▶ **WHAT YOU WILL DO**:
Write out the entries verbatim and leave the images out of the copy.

[Saved entries]
++++
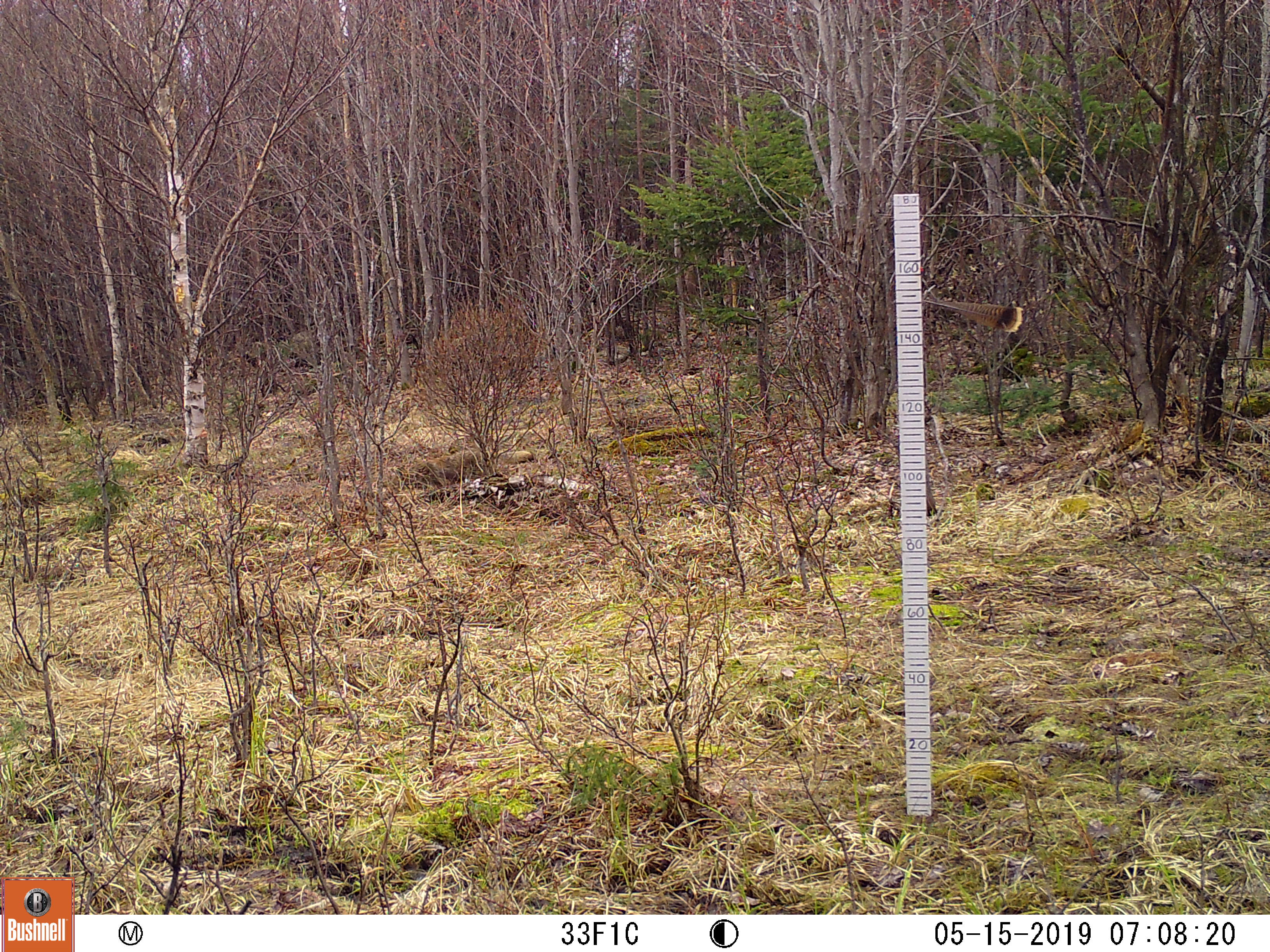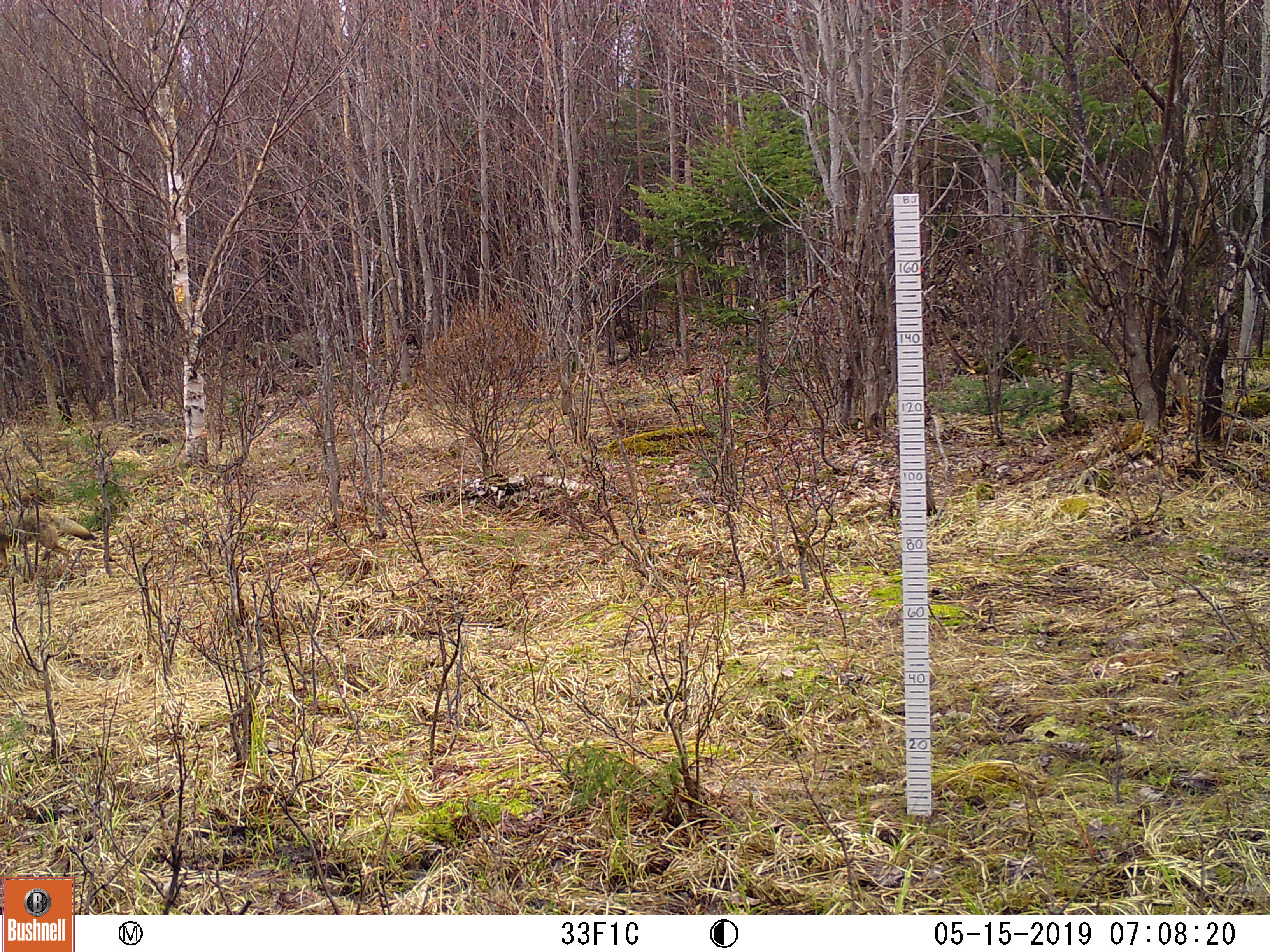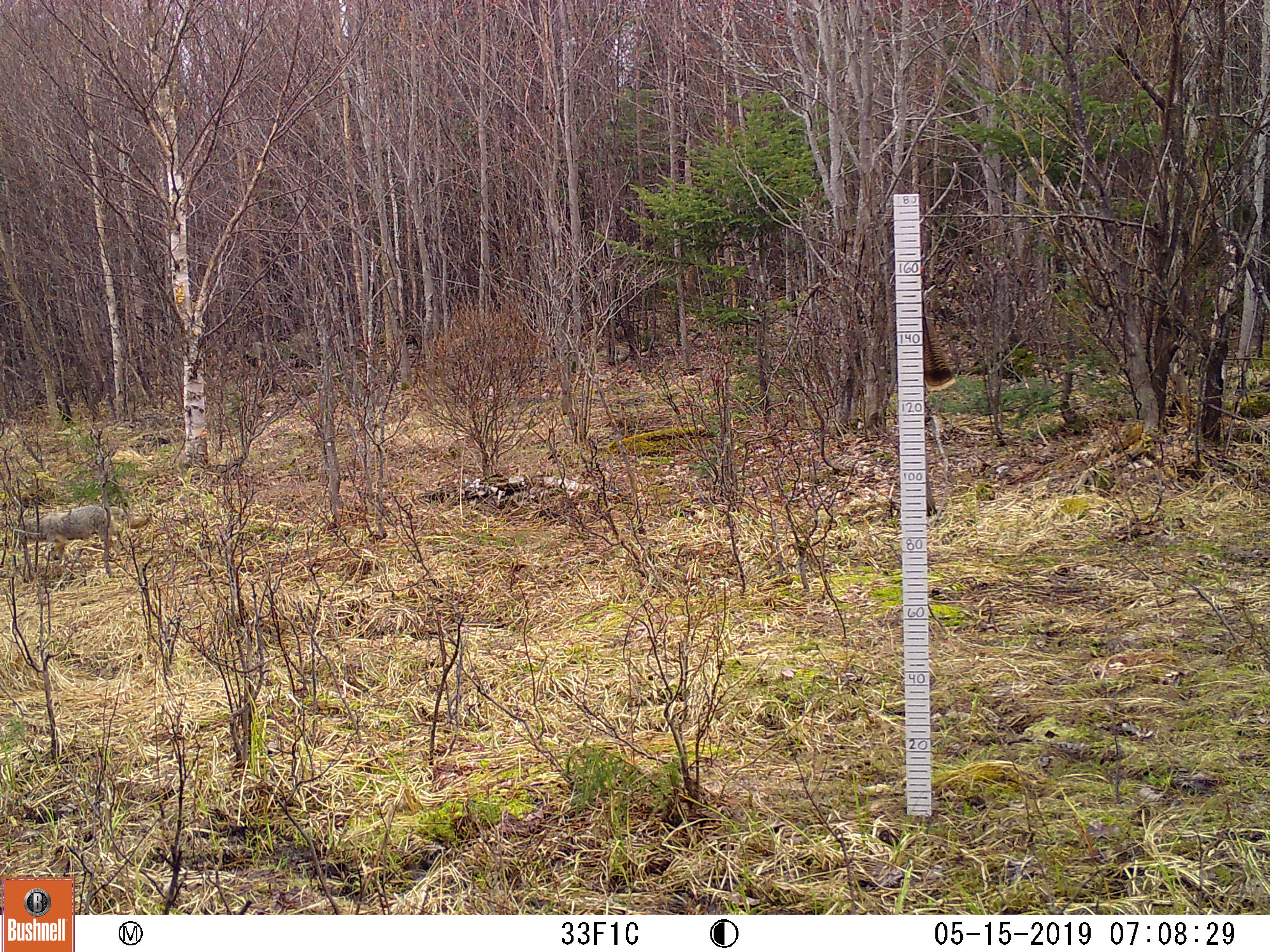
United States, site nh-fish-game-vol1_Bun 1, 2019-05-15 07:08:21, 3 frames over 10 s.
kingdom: Animalia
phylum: Chordata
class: Mammalia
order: Carnivora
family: Canidae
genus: Canis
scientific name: Canis latrans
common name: coyote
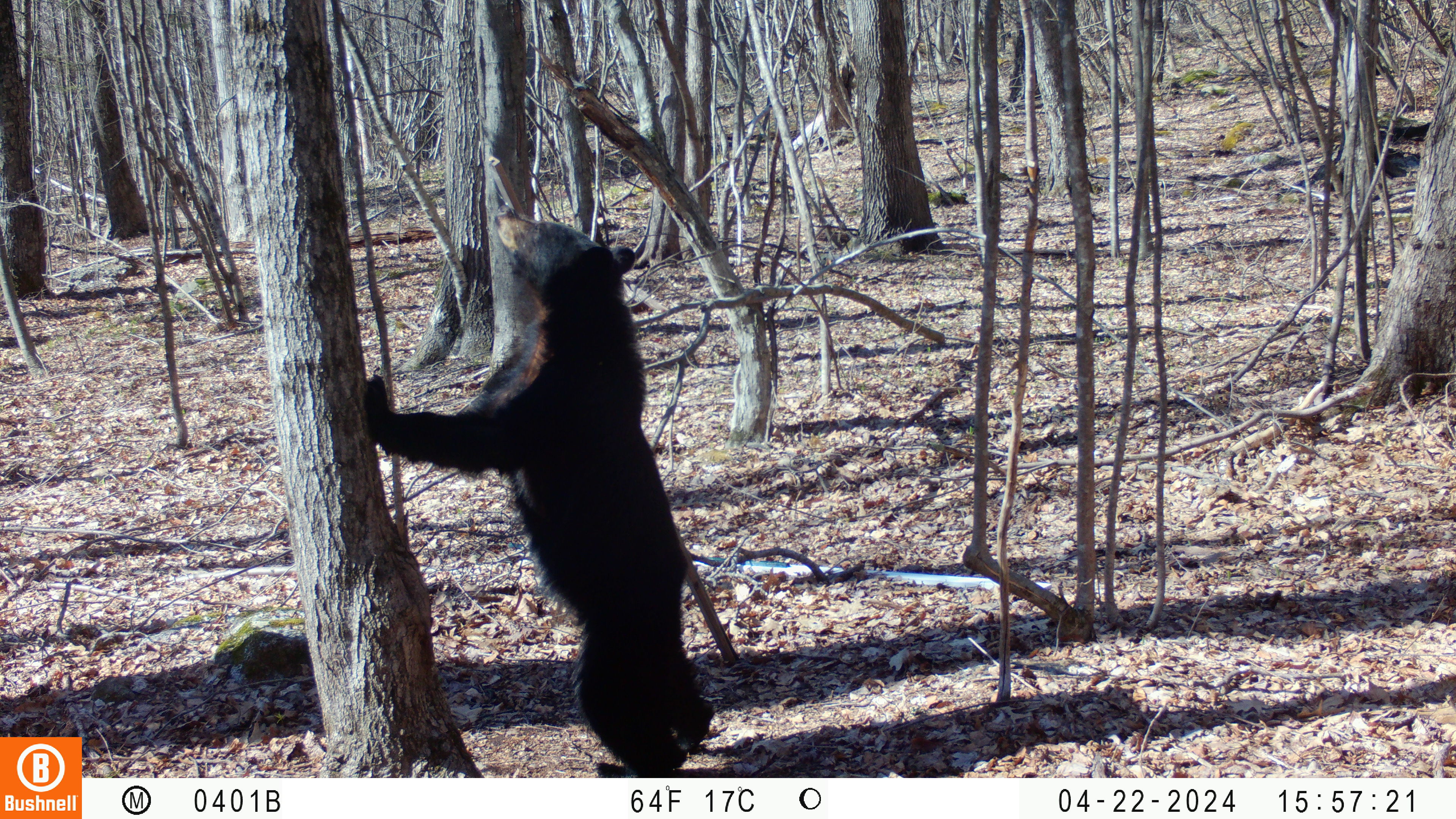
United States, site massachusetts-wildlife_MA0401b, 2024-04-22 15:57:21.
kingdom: Animalia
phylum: Chordata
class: Mammalia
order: Carnivora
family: Ursidae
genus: Ursus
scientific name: Ursus americanus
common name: black bear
Black bear (Ursus americanus).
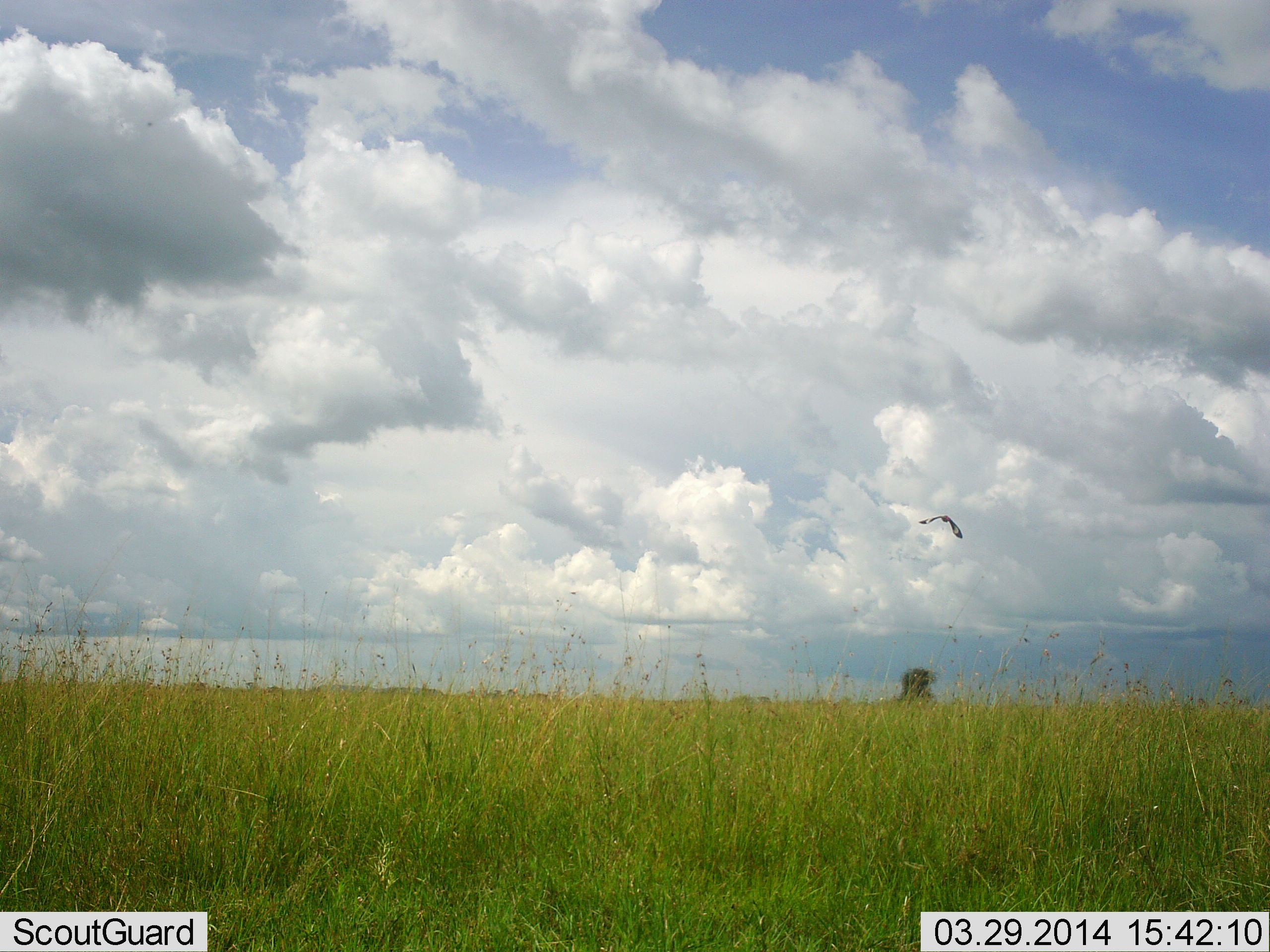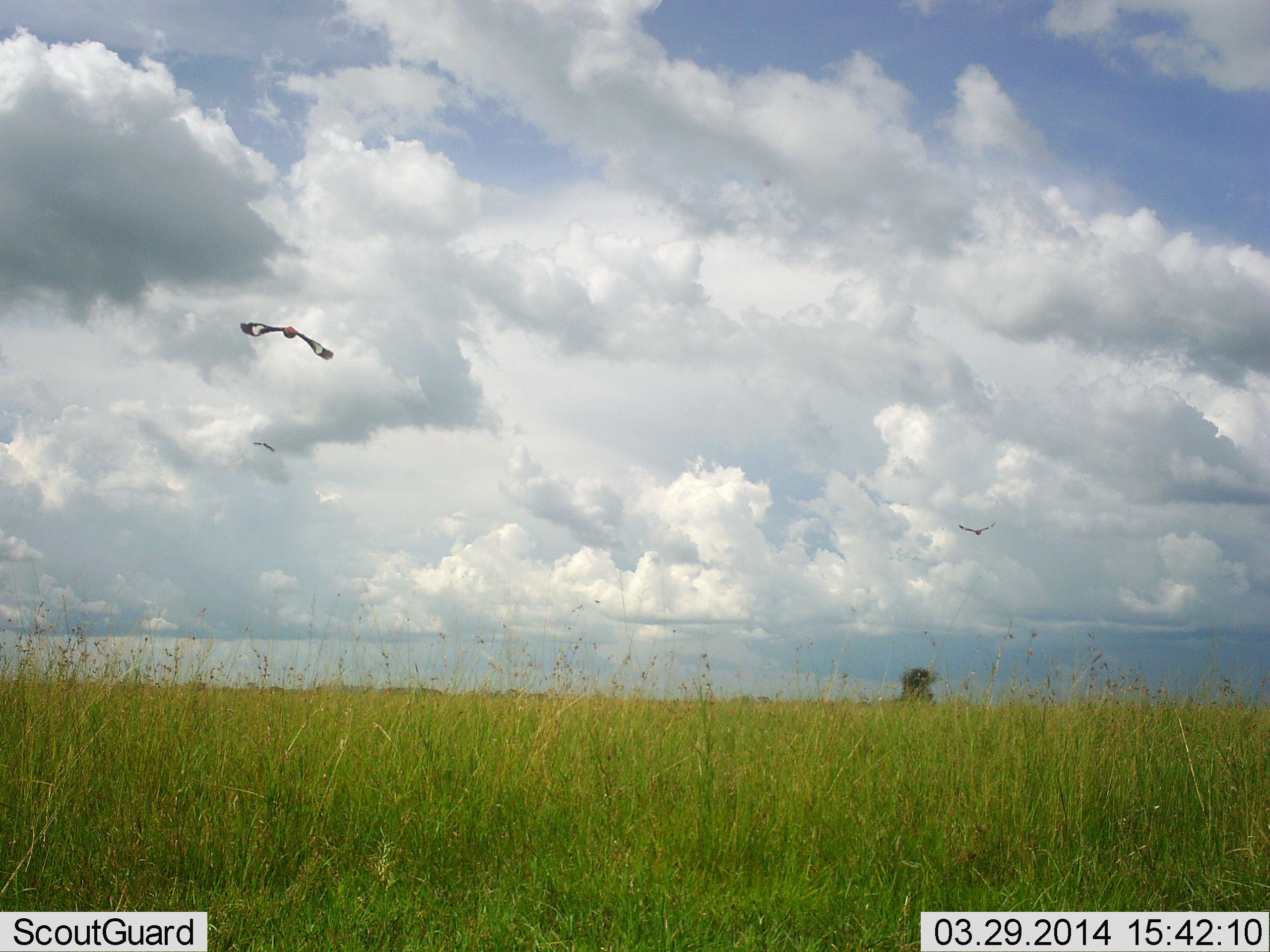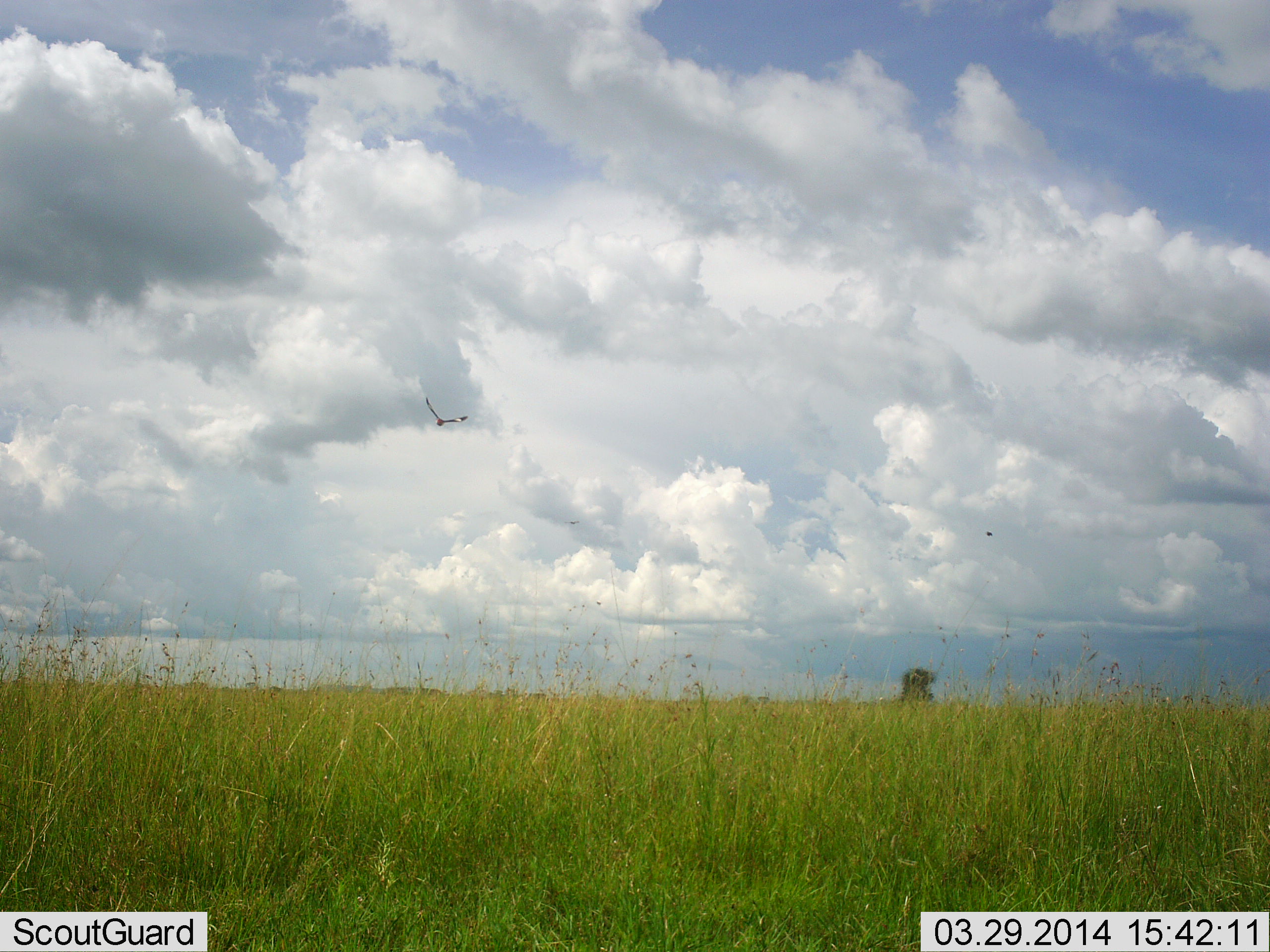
++++
▶ **RESPONSE AREA**:
United States, site nh-fish-game-vol1_Bun 1, 2019-05-15 07:08:21, 3 frames over 10 s.
kingdom: Animalia
phylum: Chordata
class: Mammalia
order: Carnivora
family: Canidae
genus: Canis
scientific name: Canis latrans
common name: coyote
United States, site massachusetts-wildlife_MA0401b, 2024-04-22 15:57:21.
kingdom: Animalia
phylum: Chordata
class: Mammalia
order: Carnivora
family: Ursidae
genus: Ursus
scientific name: Ursus americanus
common name: black bear
Black bear (Ursus americanus).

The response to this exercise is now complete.